Project description:Effects of climate change on animal behavior and cascading ecosystem responses are rarely evaluated. In coastal Alaska, social river otters (Lontra Canadensis), largely males, cooperatively forage on schooling fish and use latrine sites to communicate group associations and dominance. Conversely, solitary otters, mainly females, feed on intertidal-demersal fish and display mutual avoidance via scent marking. This behavioral variability creates "hotspots" of nutrient deposition and affects plant productivity and diversity on the terrestrial landscape. Because the abundance of schooling pelagic fish is predicted to decline with climate change, we developed a spatially-explicit individual-based model (IBM) of otter behavior and tested six scenarios based on potential shifts to distribution patterns of schooling fish.
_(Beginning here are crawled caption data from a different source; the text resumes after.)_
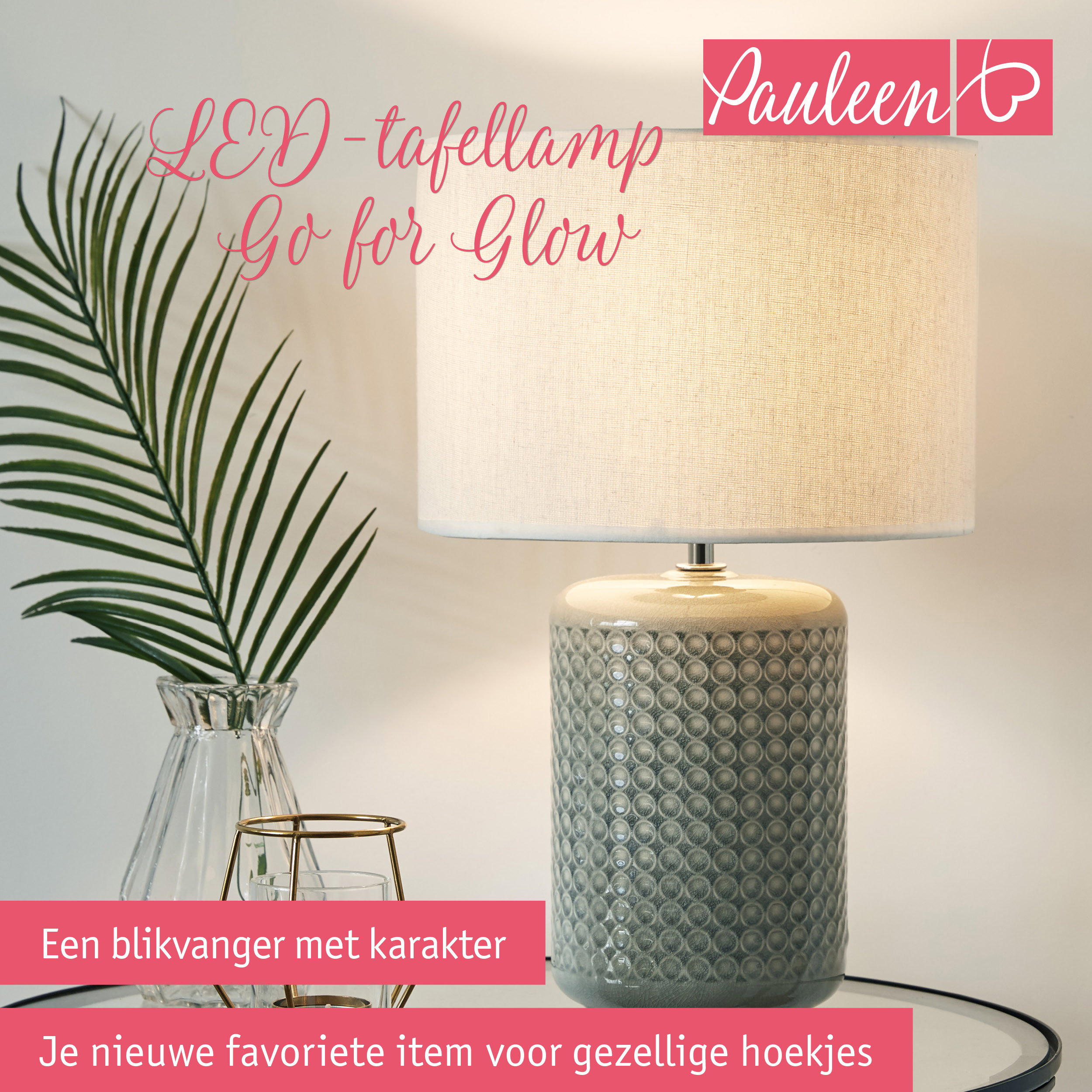 Paulmann Pauleen LED-tafellamp Go for Glow E27 max. 20W Beige/Grijs/Groen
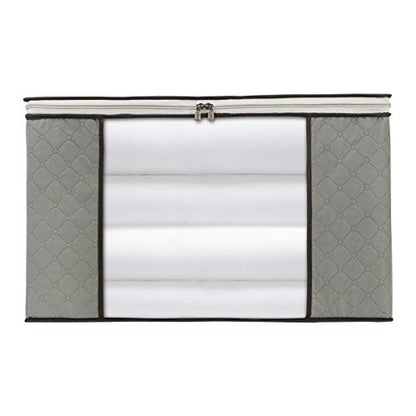 2 Pack Foldable Large Storage Bags for Clothes, Comforter, Quilt, Blanket | 28×20×12 inch, clear window handles, fits king comforter, under bed storage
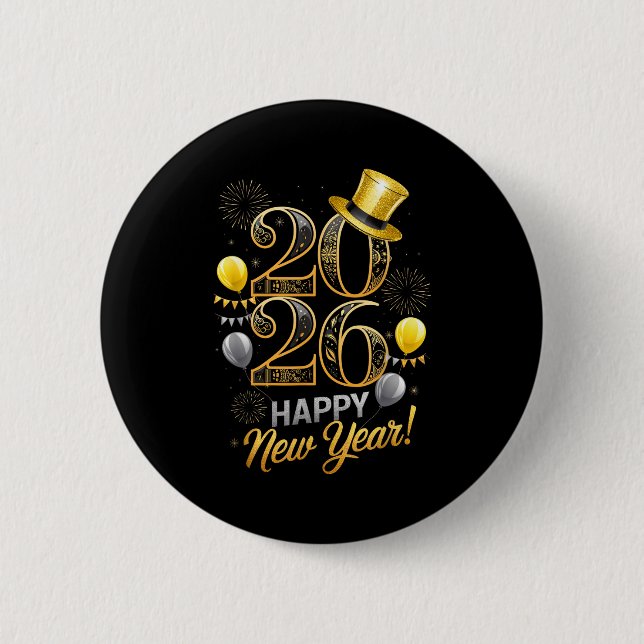 Badge Rond 5 Cm Happy New Year Party 2026 Family Matching Balloon  (Devant)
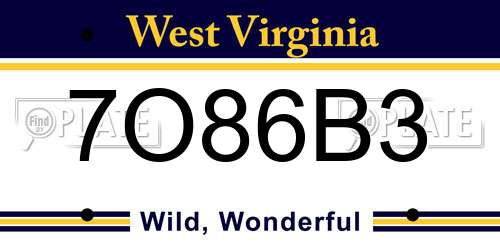 7O86B3 West Virginia License Plate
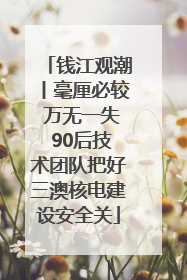 钱江观潮丨毫厘必较 万无一失 90后技术团队把好三澳核电建设安全关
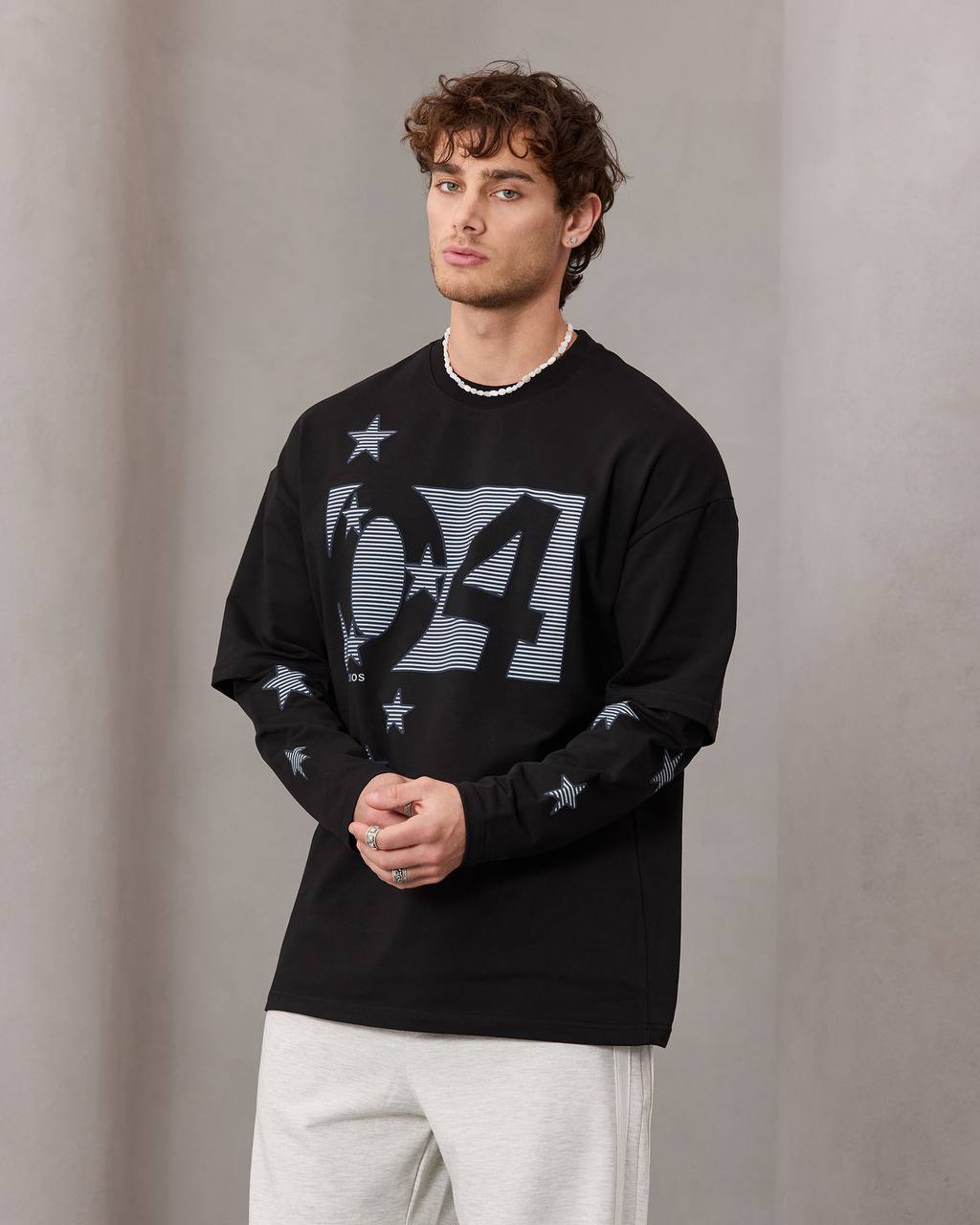 oversize printed long sleeve tee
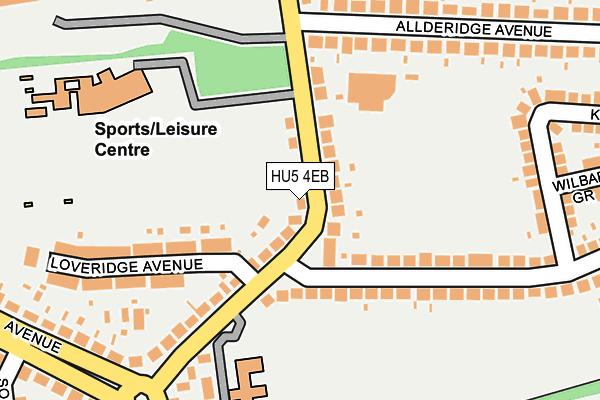 HU5 4EB map - OS OpenMap – Local (Ordnance Survey)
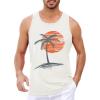 Runcati Mens Workout Tank Tops Gym Sleeveless Shirts Palm Tree Vintage Style T-Shirt(White)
Emergent patterns from the IBM closely mimicked observed otter behavior and landscape use in the absence of explicit rules of intraspecific attraction or repulsion. Model results were most sensitive to rules regarding spatial memory and activity state following an encounter with a fish school. With declining availability of schooling fish, the number of social groups and the time simulated otters spent in the company of conspecifics declined. Concurrently, model results suggested an elevation of defecation rate, a 25% increase in nitrogen transport to the terrestrial landscape, and significant changes to the spatial distribution of "hotspots" with declines in schooling fish availability. However, reductions in availability of schooling fish could lead to declines in otter density over time.